NOAA’s second-generation reforecasts are approximately consistent with the operational version of the 2012 NOAA Global Ensemble Forecast System (GEFS). The reforecasts allow verification to be performed across a multidecadal time period using a static model, in contrast to verifications performed using an ever-evolving operational modeling system. This contribution examines three commonly used verification metrics for reforecasts of precipitation over the southeastern United States: equitable threat score, bias, and ranked probability skill score. Analysis of the verification metrics highlights the variation in the ability of the GEFS to predict precipitation across amount, season, forecast lead time, and location. Beyond day 5.5, there is little useful skill in quantitative precipitation forecasts (QPFs) or probabilistic QPFs. For lighter precipitation thresholds [e.g., 5 and 10 mm (24 h)−1], use of the ensemble mean adds about 10% to the forecast skill over the deterministic control. QPFs have increased in accuracy from 1985 to 2013, likely due to improvements in observations. Results of this investigation are a first step toward using the reforecast database to distinguish weather regimes that the GEFS typically predicts well from those regimes that the GEFS typically predicts poorly.
Attendant with the development of advanced numerical weather prediction (NWP) systems is the need to verify the capabilities of these systems. In particular, the quantitative precipitation forecast (QPF) is important to society and challenging for NWP systems. At what forecast lead time does NWP QPF skill effectively vanish? How much additional skill is provided by the use of ensemble versus deterministic forecasts? Has QPF skill changed over time? The development of NOAA’s second-generation reforecast database (Hamill et al. 2013) allows these questions to be addressed. Due to challenges in verifying QPF in areas where the precipitation climatology varies considerably (Hamill and Juras 2006), our focus is restricted to the southeastern United States (SEUS), where climatological precipitation characteristics are relatively homogeneous (Prat and Nelson 2014).

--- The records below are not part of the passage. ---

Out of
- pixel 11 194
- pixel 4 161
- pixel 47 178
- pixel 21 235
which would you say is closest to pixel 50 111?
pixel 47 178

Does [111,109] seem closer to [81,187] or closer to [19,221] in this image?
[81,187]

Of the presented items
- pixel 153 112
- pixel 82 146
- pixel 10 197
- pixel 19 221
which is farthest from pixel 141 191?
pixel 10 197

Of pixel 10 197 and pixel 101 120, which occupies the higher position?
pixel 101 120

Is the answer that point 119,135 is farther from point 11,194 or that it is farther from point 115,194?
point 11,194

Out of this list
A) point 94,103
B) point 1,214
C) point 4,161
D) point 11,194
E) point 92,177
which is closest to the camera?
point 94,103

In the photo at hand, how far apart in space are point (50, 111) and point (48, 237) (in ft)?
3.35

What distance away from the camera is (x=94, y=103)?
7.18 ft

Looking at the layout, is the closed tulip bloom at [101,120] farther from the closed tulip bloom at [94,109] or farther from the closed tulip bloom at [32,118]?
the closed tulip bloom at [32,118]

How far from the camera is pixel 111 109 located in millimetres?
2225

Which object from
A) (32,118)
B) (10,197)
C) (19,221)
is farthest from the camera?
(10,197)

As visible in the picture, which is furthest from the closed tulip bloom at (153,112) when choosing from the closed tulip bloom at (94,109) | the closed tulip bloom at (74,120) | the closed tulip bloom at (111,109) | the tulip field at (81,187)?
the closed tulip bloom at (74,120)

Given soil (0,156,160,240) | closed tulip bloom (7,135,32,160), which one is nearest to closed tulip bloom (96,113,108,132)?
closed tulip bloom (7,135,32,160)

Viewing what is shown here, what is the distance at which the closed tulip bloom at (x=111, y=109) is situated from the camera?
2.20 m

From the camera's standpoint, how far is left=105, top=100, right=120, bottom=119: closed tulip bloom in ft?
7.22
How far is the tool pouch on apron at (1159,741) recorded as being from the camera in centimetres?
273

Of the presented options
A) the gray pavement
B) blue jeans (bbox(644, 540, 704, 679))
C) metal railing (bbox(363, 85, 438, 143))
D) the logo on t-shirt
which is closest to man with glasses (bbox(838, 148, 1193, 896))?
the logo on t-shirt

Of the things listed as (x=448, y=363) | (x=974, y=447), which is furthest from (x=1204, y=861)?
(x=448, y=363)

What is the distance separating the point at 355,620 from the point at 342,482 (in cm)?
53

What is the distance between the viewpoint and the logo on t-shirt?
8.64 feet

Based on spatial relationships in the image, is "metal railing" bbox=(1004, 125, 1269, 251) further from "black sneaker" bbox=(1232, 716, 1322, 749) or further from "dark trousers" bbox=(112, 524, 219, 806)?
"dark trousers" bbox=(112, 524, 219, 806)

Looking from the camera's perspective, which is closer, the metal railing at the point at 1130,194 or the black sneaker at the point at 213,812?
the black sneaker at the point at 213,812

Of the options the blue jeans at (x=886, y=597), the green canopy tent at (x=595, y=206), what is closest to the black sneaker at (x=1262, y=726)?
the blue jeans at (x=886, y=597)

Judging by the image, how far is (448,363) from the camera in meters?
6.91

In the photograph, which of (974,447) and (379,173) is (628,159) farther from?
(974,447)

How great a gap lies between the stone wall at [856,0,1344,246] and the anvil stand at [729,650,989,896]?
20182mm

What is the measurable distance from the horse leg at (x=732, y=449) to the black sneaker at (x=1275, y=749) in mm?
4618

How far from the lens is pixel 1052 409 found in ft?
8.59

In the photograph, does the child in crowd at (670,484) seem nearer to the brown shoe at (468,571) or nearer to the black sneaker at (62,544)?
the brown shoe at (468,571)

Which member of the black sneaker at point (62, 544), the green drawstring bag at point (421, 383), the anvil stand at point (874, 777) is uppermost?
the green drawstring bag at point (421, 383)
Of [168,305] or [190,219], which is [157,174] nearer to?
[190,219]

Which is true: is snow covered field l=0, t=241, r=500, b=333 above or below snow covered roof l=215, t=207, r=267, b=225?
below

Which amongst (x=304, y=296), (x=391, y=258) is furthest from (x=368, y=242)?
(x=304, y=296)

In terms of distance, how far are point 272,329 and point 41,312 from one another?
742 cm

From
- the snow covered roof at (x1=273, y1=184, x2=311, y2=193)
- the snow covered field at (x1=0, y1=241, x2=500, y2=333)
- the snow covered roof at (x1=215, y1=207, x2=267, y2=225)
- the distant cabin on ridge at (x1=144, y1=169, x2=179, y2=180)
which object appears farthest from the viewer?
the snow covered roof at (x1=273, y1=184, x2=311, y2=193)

The SEUS receives precipitation associated with a variety of meteorological phenomena, including tropical cyclones, baroclinic waves, mesoscale convective systems, and localized diurnal convection (Moore et al. 2014, manuscript submitted to Mon. Wea. Rev., hereafter MMSCH). The juxtaposition of the Appalachian Mountains to the Atlantic Ocean and Gulf of Mexico creates an environment where QPFs are particularly challenging. While QPFs from NWP and forecasters have improved over the last 30 yr (Novak et al. 2014), challenges remain. A static model run over multiple decades allows for verifications that span time scales longer than the periods that operational models remain unchanged. Long-term verification of reforecast data provides a sufficiently large sample size to allow the development of model climatology, which can then be compared with the climatology of the atmosphere.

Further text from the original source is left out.